Amid a wave of technology giants ramping up investments in artificial intelligence infrastructure, database and cloud computing giant Oracle (ORCL) is aggressively cutting costs through layoffs to free up capital for its ambitious AI vision. According to sources familiar with the matter, the tech company, which employs 162,000 people, has notified employees that a new round of layoffs will affect tens of thousands, aiming to reallocate resources from low-return areas to high-growth AI data center infrastructure construction. Oracle declined to comment on the layoff news.
Investors have grown uneasy over Oracle’s massive capital expenditures on hyperscale data centers designed to handle AI workloads. Despite a roughly 5% rebound in the company’s stock price this week, aided by easing geopolitical tensions, the stock has still fallen more than 25% year-to-date. To address its substantial capital needs, Oracle announced in early February that it plans to raise up to $50 billion through a combination of debt and equity by 2026, to expand its cloud infrastructure in order to serve core clients including Nvidia, Meta, and OpenAI.
Analysts on Wall Street have broadly supported Oracle’s layoff move. A team of analysts at Barclays noted that this step will help strongly release cash flow in the short to medium term, reallocating resources to high-growth areas. They believe the market has already anticipated the cost optimization needed for the company to expand AI capacity, and that the cost savings potential from the layoffs, along with revenue expectations from AI infrastructure, are key to supporting the company’s outlook. The analysts also emphasized that Oracle’s employee productivity lags behind its competitors, and the layoffs could help improve profit per employee. Barclays maintains an “Overweight” rating on the stock, with a price target of $230.
Unlike some tech companies that explicitly frame layoffs around “AI replacing labor,” the core driver of Oracle’s current layoffs is more direct: to free up cash flow for the AI computing power arms race and improve capital efficiency.
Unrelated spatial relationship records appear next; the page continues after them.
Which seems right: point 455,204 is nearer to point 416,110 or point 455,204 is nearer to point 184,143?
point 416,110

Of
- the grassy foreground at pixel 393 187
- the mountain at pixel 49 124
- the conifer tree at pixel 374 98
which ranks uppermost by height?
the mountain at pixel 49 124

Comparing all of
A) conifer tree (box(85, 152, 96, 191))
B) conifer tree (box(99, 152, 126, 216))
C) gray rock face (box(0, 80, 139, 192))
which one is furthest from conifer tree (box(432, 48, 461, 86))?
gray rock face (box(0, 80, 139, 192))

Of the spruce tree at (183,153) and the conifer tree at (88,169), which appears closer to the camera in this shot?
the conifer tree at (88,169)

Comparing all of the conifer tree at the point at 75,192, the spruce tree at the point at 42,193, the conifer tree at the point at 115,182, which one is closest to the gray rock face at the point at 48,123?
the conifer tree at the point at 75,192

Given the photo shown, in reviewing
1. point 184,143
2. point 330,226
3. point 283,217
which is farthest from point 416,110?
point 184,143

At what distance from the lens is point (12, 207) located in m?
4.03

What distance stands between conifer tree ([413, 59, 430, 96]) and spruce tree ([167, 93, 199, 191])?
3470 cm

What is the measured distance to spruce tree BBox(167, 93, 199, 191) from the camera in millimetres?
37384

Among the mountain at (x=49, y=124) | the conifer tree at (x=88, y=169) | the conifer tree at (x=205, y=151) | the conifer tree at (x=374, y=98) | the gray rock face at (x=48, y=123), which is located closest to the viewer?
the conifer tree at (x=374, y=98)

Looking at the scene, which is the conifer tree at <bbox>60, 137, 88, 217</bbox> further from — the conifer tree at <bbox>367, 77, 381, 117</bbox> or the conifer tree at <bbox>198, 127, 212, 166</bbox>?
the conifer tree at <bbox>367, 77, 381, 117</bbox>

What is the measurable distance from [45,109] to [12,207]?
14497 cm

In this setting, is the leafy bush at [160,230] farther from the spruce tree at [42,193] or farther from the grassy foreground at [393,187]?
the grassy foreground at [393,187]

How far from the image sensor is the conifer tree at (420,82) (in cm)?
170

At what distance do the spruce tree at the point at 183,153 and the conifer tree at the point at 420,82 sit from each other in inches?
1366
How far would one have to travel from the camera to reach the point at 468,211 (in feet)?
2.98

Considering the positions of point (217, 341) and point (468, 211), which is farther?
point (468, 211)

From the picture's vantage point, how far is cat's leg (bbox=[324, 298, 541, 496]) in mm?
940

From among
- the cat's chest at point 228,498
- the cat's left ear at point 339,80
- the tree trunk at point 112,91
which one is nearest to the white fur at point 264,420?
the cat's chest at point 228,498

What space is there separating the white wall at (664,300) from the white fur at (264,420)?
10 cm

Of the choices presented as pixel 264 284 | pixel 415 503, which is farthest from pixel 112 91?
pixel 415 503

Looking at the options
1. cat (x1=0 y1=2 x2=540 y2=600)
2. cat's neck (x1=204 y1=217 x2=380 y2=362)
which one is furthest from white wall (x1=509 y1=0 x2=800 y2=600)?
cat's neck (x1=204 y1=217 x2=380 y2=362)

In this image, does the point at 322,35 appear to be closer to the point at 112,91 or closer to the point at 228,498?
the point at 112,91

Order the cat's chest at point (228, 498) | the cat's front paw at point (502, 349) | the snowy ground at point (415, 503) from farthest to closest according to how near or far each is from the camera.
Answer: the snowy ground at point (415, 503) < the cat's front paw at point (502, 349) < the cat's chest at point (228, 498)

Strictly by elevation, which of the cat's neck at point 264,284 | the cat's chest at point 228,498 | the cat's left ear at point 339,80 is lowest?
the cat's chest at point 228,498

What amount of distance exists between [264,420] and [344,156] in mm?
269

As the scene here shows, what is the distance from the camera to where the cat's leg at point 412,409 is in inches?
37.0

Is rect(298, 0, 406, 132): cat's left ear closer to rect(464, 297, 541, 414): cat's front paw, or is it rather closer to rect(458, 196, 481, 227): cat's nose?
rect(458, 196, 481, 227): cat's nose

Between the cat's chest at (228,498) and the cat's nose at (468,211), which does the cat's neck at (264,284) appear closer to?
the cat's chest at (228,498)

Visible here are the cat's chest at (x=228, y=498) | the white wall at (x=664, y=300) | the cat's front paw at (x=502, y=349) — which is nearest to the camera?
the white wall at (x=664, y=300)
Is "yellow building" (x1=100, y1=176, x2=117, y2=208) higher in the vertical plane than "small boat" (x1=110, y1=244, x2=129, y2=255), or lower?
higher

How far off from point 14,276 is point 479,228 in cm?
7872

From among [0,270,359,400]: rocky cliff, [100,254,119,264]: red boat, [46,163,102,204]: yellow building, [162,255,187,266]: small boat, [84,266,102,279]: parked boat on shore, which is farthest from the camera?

While initiating large-scale layoffs, Oracle is simultaneously pushing forward with AI infrastructure expansion at an unprecedented intensity. Its remaining performance obligations (RPO) have surged 325% year-over-year to $553 billion, and the company has set an ambitious revenue target of $90 billion for fiscal year 2027. This indicates that the impact of the AI wave on Oracle is first reflected in reshaping capital spending, free cash flow, and valuation frameworks, with organizational restructuring following closely behind. For now, reallocating resources from low-return areas to the high-growth computing power domain is a more urgent practical consideration than the “AI substitution” narrative.